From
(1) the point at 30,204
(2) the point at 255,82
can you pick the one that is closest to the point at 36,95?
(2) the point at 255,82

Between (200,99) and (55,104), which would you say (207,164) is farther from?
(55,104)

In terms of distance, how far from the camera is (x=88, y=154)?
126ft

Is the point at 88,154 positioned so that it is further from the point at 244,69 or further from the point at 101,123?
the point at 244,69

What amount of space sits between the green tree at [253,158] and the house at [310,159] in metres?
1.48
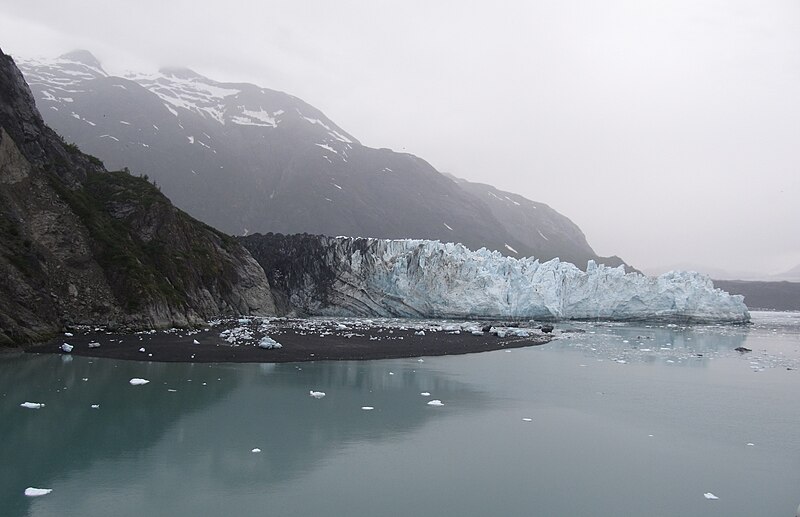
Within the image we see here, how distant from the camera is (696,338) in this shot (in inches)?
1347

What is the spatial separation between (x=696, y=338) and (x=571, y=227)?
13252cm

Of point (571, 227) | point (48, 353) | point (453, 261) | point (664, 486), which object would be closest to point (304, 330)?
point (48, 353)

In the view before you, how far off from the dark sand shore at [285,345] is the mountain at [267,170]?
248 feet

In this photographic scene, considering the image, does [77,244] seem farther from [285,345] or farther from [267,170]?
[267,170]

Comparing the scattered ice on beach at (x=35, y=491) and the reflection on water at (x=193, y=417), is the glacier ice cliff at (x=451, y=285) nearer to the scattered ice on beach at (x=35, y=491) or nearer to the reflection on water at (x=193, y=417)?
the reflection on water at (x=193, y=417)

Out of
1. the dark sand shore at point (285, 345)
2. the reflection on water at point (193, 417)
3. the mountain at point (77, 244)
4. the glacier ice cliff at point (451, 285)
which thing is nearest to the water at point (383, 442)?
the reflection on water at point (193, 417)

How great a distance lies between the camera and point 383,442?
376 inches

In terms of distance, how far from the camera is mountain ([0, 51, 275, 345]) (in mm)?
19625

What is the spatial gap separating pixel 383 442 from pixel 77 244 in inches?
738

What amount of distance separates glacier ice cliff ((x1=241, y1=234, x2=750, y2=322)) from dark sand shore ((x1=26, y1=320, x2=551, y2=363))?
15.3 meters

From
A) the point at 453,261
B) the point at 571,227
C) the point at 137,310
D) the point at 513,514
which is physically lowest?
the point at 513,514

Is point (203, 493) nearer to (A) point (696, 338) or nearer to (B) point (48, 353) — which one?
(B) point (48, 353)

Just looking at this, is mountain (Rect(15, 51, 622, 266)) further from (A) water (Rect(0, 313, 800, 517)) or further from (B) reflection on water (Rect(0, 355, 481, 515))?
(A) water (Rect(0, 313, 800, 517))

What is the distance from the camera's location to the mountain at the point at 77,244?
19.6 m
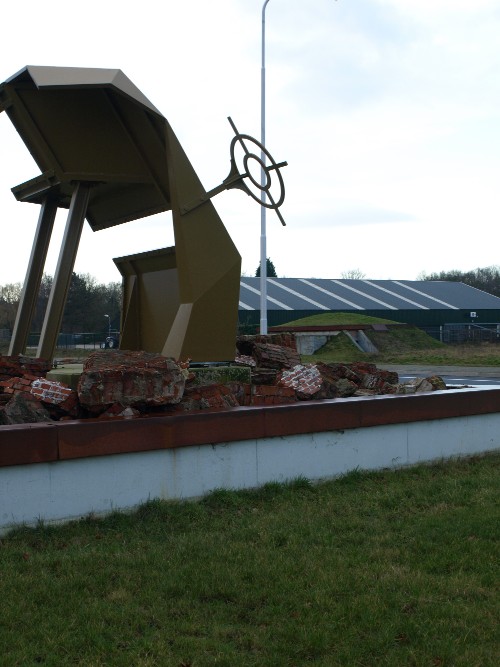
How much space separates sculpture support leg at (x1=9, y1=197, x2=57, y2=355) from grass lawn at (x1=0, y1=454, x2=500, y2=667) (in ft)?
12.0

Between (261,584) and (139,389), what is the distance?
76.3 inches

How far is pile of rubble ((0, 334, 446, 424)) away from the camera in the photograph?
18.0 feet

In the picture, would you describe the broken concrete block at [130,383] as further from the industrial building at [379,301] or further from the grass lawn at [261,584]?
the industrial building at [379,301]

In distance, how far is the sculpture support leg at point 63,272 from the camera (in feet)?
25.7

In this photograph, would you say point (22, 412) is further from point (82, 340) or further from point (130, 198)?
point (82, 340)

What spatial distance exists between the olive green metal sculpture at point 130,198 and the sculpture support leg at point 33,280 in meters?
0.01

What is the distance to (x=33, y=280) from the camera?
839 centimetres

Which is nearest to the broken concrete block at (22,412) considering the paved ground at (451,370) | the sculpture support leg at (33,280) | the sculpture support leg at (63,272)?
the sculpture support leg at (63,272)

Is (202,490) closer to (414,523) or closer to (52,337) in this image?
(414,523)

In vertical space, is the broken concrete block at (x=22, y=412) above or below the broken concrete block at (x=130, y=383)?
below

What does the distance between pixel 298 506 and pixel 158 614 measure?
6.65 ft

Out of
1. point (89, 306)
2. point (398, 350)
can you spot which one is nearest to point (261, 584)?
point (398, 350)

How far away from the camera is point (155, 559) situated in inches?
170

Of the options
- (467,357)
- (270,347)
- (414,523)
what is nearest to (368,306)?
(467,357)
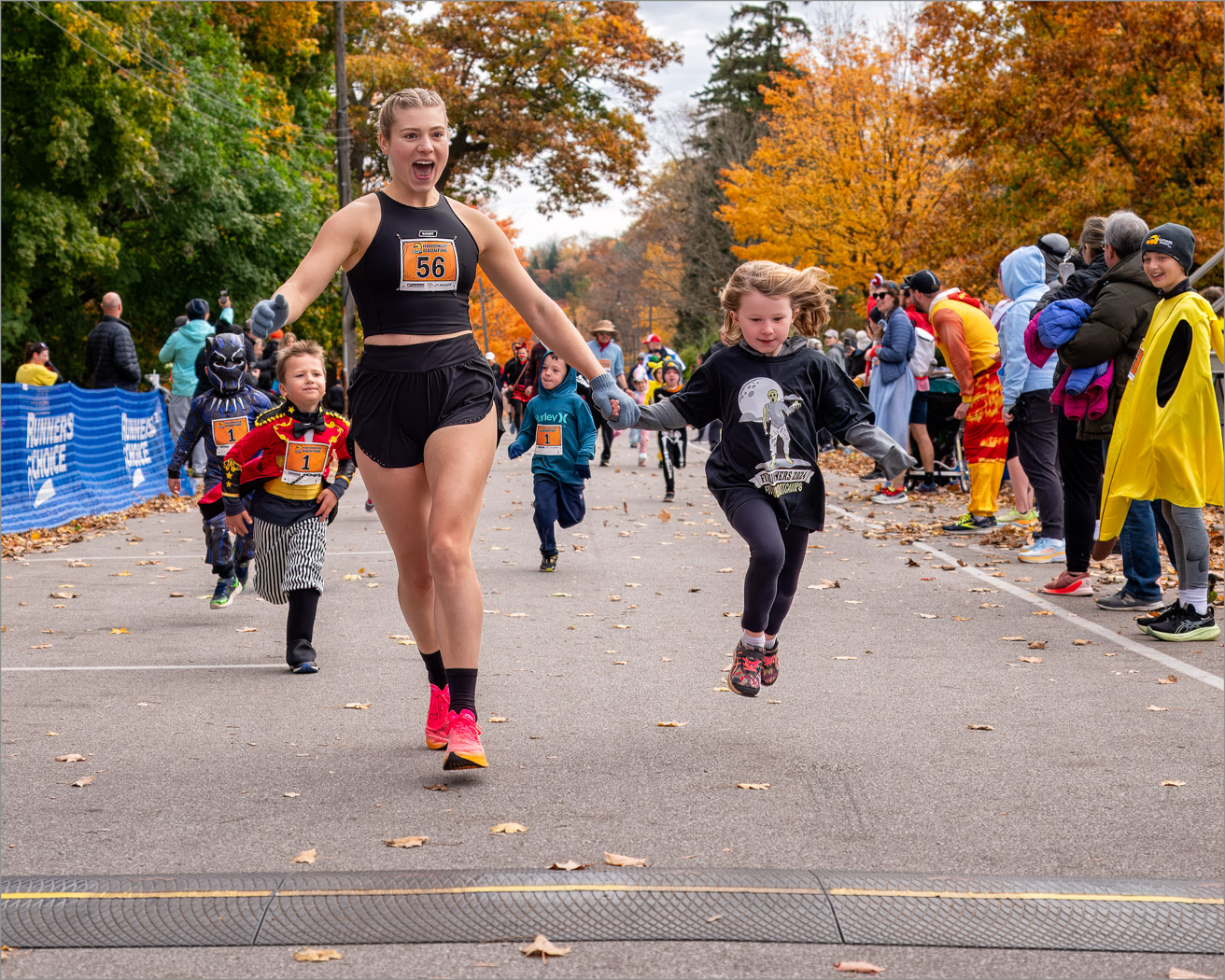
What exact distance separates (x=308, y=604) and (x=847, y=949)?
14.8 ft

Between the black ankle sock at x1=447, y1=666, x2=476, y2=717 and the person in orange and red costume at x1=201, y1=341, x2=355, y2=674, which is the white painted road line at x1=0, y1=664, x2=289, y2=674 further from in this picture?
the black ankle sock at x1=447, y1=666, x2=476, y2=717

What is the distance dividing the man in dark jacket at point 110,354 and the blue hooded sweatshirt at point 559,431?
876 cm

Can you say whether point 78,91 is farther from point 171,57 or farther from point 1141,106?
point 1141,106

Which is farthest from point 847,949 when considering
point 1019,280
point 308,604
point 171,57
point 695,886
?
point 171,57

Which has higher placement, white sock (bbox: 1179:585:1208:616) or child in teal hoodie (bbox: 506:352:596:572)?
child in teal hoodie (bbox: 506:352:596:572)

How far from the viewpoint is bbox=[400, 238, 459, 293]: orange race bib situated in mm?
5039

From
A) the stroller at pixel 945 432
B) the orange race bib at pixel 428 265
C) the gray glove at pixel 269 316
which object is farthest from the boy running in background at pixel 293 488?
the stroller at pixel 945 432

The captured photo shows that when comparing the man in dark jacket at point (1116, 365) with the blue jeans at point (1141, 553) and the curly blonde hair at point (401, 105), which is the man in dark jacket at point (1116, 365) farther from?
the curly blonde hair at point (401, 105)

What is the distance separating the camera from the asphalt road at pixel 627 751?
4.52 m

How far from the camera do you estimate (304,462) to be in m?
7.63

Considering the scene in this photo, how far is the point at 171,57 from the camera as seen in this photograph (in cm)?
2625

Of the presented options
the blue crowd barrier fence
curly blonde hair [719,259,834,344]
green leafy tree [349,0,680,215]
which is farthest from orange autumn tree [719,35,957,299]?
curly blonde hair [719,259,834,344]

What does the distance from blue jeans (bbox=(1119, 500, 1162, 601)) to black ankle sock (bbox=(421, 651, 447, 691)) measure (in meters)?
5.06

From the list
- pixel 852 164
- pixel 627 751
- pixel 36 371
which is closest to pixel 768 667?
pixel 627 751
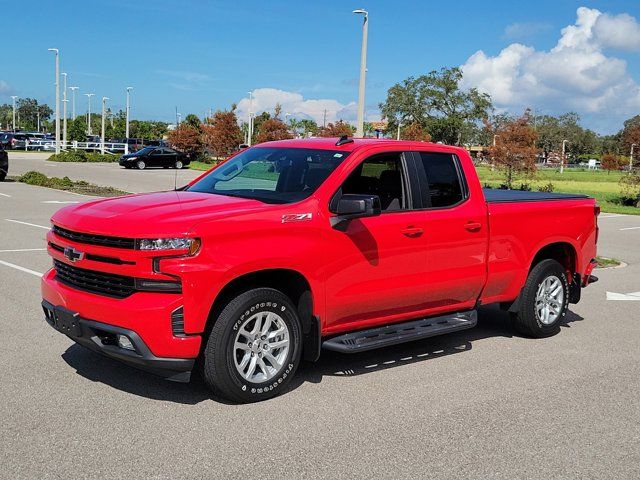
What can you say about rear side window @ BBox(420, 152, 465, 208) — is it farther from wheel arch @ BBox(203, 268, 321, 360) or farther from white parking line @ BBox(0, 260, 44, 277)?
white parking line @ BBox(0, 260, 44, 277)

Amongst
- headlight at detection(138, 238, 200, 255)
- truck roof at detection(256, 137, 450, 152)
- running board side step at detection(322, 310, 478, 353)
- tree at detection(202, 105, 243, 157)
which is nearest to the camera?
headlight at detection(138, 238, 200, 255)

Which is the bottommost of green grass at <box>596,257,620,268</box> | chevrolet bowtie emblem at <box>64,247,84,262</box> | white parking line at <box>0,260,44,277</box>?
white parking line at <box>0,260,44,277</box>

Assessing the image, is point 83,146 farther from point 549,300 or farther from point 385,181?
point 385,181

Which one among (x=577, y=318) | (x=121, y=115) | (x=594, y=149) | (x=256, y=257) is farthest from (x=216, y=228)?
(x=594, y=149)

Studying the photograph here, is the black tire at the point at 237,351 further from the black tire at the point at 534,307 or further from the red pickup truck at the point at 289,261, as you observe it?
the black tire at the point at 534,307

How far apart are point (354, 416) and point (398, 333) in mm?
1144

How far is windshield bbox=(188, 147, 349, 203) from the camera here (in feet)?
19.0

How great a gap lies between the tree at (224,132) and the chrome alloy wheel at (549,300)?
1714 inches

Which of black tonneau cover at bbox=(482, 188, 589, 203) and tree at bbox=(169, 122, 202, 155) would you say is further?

What the task requires – Leave out the pictures and transcribe the entries above exactly.

Task response –
From
(1) the point at 30,204
(2) the point at 255,82
can you pick the one that is closest to the point at 36,95?
(2) the point at 255,82

Between (200,99) and (55,104), which would you say (207,164) is farther from?
(55,104)

In terms of distance, how far from the camera is (x=88, y=154)?
126ft

Is the point at 88,154 positioned so that it is further from the point at 244,69 or further from the point at 101,123?
the point at 244,69

What amount of space sits between the green tree at [253,158] and the house at [310,159] in metres?
1.48
Within the image we see here, how distant from the camera is (696,338) in this shot (in inches)?
1347

What is the spatial separation between (x=696, y=338) and (x=571, y=227)?
13252cm

Of point (571, 227) | point (48, 353) | point (453, 261) | point (664, 486), which object would be closest to point (304, 330)?
point (48, 353)

In the view before you, how far off from the dark sand shore at [285,345] is the mountain at [267,170]?
248 feet

In this photographic scene, considering the image, does [77,244] seem farther from [285,345] or farther from [267,170]?
[267,170]

Comparing the scattered ice on beach at (x=35, y=491) and the reflection on water at (x=193, y=417), is the glacier ice cliff at (x=451, y=285) nearer to the scattered ice on beach at (x=35, y=491) or nearer to the reflection on water at (x=193, y=417)?
the reflection on water at (x=193, y=417)

Out of
1. the dark sand shore at point (285, 345)
2. the reflection on water at point (193, 417)
3. the mountain at point (77, 244)
4. the glacier ice cliff at point (451, 285)
which thing is nearest to the water at point (383, 442)?
the reflection on water at point (193, 417)

How great a distance lies between the camera and point 383,442?
376 inches

In terms of distance, how far from the camera is mountain ([0, 51, 275, 345]) (in mm)?
19625

What is the spatial gap separating pixel 383 442 from pixel 77 244 in inches?
738

What amount of distance separates glacier ice cliff ((x1=241, y1=234, x2=750, y2=322)) from dark sand shore ((x1=26, y1=320, x2=551, y2=363))?
15.3 meters

From
A) the point at 453,261
B) the point at 571,227
C) the point at 137,310
D) the point at 513,514
which is physically lowest?
the point at 513,514

Is point (203, 493) nearer to (A) point (696, 338) or nearer to (B) point (48, 353) — which one?
(B) point (48, 353)

Just looking at this, is mountain (Rect(15, 51, 622, 266)) further from (A) water (Rect(0, 313, 800, 517)) or further from (B) reflection on water (Rect(0, 355, 481, 515))?
(A) water (Rect(0, 313, 800, 517))

What is the distance from the camera's location to the mountain at the point at 77,244?
19.6 m
How much space separates sculpture support leg at (x1=9, y1=197, x2=57, y2=355) from grass lawn at (x1=0, y1=454, x2=500, y2=667) (in ft)?
12.0

Between (261,584) and (139,389), what is the distance?
76.3 inches

How far is pile of rubble ((0, 334, 446, 424)) away from the camera in the photograph?
18.0 feet

In the picture, would you describe the broken concrete block at [130,383] as further from the industrial building at [379,301] or further from the grass lawn at [261,584]?
the industrial building at [379,301]

In distance, how far is the sculpture support leg at point 63,272 from the camera (in feet)?
25.7

In this photograph, would you say point (22, 412) is further from point (82, 340) or further from point (130, 198)?
point (82, 340)

What spatial distance exists between the olive green metal sculpture at point 130,198 and the sculpture support leg at point 33,280 in meters?
0.01

What is the distance to (x=33, y=280) from the camera?
839 centimetres

Which is nearest to the broken concrete block at (22,412) considering the paved ground at (451,370) | the sculpture support leg at (33,280) | the sculpture support leg at (63,272)?
the sculpture support leg at (63,272)

Is (202,490) closer to (414,523) or closer to (52,337) in this image?
(414,523)

In vertical space, is the broken concrete block at (x=22, y=412) above or below the broken concrete block at (x=130, y=383)?
below

What does the distance between pixel 298 506 and pixel 158 614 measure?
6.65 ft

Out of
1. point (89, 306)
2. point (398, 350)
can you spot which one is nearest to point (261, 584)?
point (398, 350)

How far away from the camera is point (155, 559) situated in inches?
170

Of the options
- (467,357)
- (270,347)
- (414,523)
what is nearest to (368,306)?
(467,357)
What exact distance separates (x=308, y=604) and (x=847, y=949)?
14.8 ft

Between the black ankle sock at x1=447, y1=666, x2=476, y2=717 and the person in orange and red costume at x1=201, y1=341, x2=355, y2=674, which is the white painted road line at x1=0, y1=664, x2=289, y2=674 further from in this picture?
the black ankle sock at x1=447, y1=666, x2=476, y2=717

What is the distance dividing the man in dark jacket at point 110,354 and the blue hooded sweatshirt at point 559,431?
876 cm

Can you say whether point 78,91 is farther from point 171,57 or farther from point 1141,106?
point 1141,106

Which is farthest from point 847,949 when considering
point 1019,280
point 308,604
point 171,57
point 695,886
?
point 171,57

Which has higher placement, white sock (bbox: 1179:585:1208:616) or child in teal hoodie (bbox: 506:352:596:572)?
child in teal hoodie (bbox: 506:352:596:572)

How far from the viewpoint is bbox=[400, 238, 459, 293]: orange race bib situated in mm?
5039

From
A) the stroller at pixel 945 432
B) the orange race bib at pixel 428 265
C) the gray glove at pixel 269 316
which object is farthest from the boy running in background at pixel 293 488?
the stroller at pixel 945 432

The captured photo shows that when comparing the man in dark jacket at point (1116, 365) with the blue jeans at point (1141, 553) and the curly blonde hair at point (401, 105), which is the man in dark jacket at point (1116, 365) farther from?
the curly blonde hair at point (401, 105)

What is the distance separating the camera from the asphalt road at pixel 627 751?
4.52 m

How far from the camera do you estimate (304,462) to be in m?
7.63

Considering the scene in this photo, how far is the point at 171,57 from the camera as seen in this photograph (in cm)?
2625

Of the presented options
the blue crowd barrier fence
curly blonde hair [719,259,834,344]
green leafy tree [349,0,680,215]
which is farthest from orange autumn tree [719,35,957,299]?
curly blonde hair [719,259,834,344]

What does the distance from blue jeans (bbox=(1119, 500, 1162, 601)) to black ankle sock (bbox=(421, 651, 447, 691)) measure (in meters)?
5.06

From the list
- pixel 852 164
- pixel 627 751
- pixel 36 371
which is closest to pixel 768 667?
pixel 627 751
What can you say about rear side window @ BBox(420, 152, 465, 208) — is it farther from wheel arch @ BBox(203, 268, 321, 360) or farther from white parking line @ BBox(0, 260, 44, 277)?
white parking line @ BBox(0, 260, 44, 277)

Amongst
- headlight at detection(138, 238, 200, 255)
- truck roof at detection(256, 137, 450, 152)
- running board side step at detection(322, 310, 478, 353)
- tree at detection(202, 105, 243, 157)
which is nearest to the camera?
headlight at detection(138, 238, 200, 255)

Which is the bottommost of green grass at <box>596,257,620,268</box> | chevrolet bowtie emblem at <box>64,247,84,262</box> | white parking line at <box>0,260,44,277</box>?
white parking line at <box>0,260,44,277</box>

Assessing the image, is point 83,146 farther from point 549,300 or farther from point 385,181?
point 385,181

Which one among (x=577, y=318) | (x=121, y=115) | (x=594, y=149) | (x=256, y=257) is farthest from (x=216, y=228)?
(x=594, y=149)

Studying the photograph here, is the black tire at the point at 237,351 further from the black tire at the point at 534,307 or further from the red pickup truck at the point at 289,261, as you observe it?
the black tire at the point at 534,307

How far apart are point (354, 416) and point (398, 333) in mm?
1144

How far is windshield bbox=(188, 147, 349, 203) from the camera here (in feet)?
19.0

How great a gap lies between the tree at (224,132) and the chrome alloy wheel at (549,300)?
1714 inches

Which of black tonneau cover at bbox=(482, 188, 589, 203) and tree at bbox=(169, 122, 202, 155) would you say is further?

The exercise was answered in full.